■ Do this ■
Copy only this range: the line with "With respect to" through the final line of the material, inclusive at both ends.

==== Material provided

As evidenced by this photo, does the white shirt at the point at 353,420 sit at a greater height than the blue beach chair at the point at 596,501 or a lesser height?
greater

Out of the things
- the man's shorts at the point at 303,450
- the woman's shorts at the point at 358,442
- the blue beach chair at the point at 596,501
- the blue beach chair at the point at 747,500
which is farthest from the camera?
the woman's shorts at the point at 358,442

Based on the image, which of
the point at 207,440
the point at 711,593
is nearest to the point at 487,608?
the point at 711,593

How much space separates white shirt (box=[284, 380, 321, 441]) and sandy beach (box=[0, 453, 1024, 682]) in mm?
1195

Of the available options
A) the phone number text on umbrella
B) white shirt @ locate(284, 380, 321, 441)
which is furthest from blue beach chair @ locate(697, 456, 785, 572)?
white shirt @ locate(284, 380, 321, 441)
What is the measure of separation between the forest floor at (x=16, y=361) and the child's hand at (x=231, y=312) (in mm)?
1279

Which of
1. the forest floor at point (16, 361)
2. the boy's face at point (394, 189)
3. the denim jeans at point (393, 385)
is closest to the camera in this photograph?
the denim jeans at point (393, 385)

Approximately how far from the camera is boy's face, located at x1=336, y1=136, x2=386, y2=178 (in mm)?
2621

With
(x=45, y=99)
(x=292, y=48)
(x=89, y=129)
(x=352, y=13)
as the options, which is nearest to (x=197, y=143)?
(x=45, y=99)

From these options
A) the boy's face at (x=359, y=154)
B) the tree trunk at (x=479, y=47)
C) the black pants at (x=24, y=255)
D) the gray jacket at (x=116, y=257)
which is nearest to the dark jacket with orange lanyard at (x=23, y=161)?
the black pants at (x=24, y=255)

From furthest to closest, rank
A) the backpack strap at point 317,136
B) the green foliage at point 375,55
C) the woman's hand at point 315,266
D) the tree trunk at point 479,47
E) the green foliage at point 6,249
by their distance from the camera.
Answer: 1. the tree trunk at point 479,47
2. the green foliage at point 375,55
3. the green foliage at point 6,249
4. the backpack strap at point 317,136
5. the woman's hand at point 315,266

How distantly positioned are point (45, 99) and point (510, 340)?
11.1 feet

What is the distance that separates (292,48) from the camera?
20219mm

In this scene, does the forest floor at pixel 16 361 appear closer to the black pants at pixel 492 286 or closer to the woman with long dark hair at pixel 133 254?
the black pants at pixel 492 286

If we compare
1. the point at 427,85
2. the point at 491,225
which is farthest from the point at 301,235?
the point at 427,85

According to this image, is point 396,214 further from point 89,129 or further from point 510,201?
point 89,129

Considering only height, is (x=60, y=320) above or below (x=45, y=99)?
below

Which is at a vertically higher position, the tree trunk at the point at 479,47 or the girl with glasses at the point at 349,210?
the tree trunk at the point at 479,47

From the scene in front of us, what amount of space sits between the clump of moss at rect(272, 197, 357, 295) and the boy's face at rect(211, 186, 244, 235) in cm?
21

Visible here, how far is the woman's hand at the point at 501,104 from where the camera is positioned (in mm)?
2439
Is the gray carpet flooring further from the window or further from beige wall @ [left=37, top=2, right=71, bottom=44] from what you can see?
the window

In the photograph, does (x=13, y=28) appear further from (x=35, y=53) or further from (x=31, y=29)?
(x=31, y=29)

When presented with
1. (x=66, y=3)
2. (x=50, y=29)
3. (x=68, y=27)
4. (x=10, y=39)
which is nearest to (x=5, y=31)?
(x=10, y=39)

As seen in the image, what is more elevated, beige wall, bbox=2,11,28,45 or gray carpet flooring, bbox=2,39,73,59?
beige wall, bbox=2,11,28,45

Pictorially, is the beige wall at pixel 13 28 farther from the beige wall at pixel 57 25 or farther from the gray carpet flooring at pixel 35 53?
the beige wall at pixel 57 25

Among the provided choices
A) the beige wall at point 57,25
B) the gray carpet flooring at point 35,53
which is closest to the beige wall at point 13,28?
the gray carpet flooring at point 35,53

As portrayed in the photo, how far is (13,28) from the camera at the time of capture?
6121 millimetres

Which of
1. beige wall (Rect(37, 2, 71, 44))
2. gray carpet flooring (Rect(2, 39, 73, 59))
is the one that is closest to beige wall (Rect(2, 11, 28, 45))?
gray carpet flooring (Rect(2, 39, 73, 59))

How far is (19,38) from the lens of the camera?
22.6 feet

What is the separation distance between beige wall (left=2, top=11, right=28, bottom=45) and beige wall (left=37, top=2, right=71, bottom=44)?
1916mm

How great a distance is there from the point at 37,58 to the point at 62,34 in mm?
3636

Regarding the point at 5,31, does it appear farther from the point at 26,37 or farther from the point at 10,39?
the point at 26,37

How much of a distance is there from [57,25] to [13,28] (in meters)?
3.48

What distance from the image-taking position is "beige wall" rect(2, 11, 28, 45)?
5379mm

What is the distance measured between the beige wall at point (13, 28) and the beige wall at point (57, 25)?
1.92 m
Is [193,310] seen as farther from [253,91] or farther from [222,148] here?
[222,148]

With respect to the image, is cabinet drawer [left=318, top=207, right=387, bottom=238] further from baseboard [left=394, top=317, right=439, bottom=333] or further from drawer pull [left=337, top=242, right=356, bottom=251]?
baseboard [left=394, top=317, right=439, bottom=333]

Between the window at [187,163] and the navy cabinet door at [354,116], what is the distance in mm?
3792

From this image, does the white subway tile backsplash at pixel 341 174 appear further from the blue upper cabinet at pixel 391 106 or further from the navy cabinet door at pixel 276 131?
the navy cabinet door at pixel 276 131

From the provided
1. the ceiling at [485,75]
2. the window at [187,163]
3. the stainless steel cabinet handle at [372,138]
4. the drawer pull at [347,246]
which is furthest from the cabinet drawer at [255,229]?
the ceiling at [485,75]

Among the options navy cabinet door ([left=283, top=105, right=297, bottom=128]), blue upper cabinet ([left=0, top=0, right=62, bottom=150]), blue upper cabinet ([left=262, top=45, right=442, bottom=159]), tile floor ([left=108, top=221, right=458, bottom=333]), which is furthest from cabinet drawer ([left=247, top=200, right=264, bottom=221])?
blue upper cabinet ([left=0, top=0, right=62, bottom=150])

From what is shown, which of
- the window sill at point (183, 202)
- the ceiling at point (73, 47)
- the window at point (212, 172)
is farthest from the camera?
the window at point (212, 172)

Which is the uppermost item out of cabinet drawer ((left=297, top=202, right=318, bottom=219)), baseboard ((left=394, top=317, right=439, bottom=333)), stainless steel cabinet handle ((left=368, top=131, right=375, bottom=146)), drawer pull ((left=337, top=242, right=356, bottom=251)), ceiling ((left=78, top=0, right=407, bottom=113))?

========

■ Solution to the problem ■
With respect to the image, is cabinet drawer [left=318, top=207, right=387, bottom=238] further from baseboard [left=394, top=317, right=439, bottom=333] or further from drawer pull [left=337, top=242, right=356, bottom=251]?
baseboard [left=394, top=317, right=439, bottom=333]

Between the window at [187,163] and the navy cabinet door at [354,116], what is the distance in mm?
3792

From this image, does the white subway tile backsplash at pixel 341 174 appear further from the blue upper cabinet at pixel 391 106 or further from the navy cabinet door at pixel 276 131?
the navy cabinet door at pixel 276 131

From the provided
1. the ceiling at [485,75]
2. the window at [187,163]
3. the stainless steel cabinet handle at [372,138]
4. the drawer pull at [347,246]
which is furthest from the cabinet drawer at [255,229]?
the ceiling at [485,75]

Among the options navy cabinet door ([left=283, top=105, right=297, bottom=128]), blue upper cabinet ([left=0, top=0, right=62, bottom=150]), blue upper cabinet ([left=262, top=45, right=442, bottom=159]), tile floor ([left=108, top=221, right=458, bottom=333]), which is furthest from cabinet drawer ([left=247, top=200, right=264, bottom=221])?
blue upper cabinet ([left=0, top=0, right=62, bottom=150])

From what is shown, which of
- the window sill at point (183, 202)
- the ceiling at point (73, 47)
- the window at point (212, 172)
is farthest from the camera?
the window at point (212, 172)

Which is the uppermost item out of cabinet drawer ((left=297, top=202, right=318, bottom=219)), baseboard ((left=394, top=317, right=439, bottom=333)), stainless steel cabinet handle ((left=368, top=131, right=375, bottom=146)), drawer pull ((left=337, top=242, right=356, bottom=251)), ceiling ((left=78, top=0, right=407, bottom=113))?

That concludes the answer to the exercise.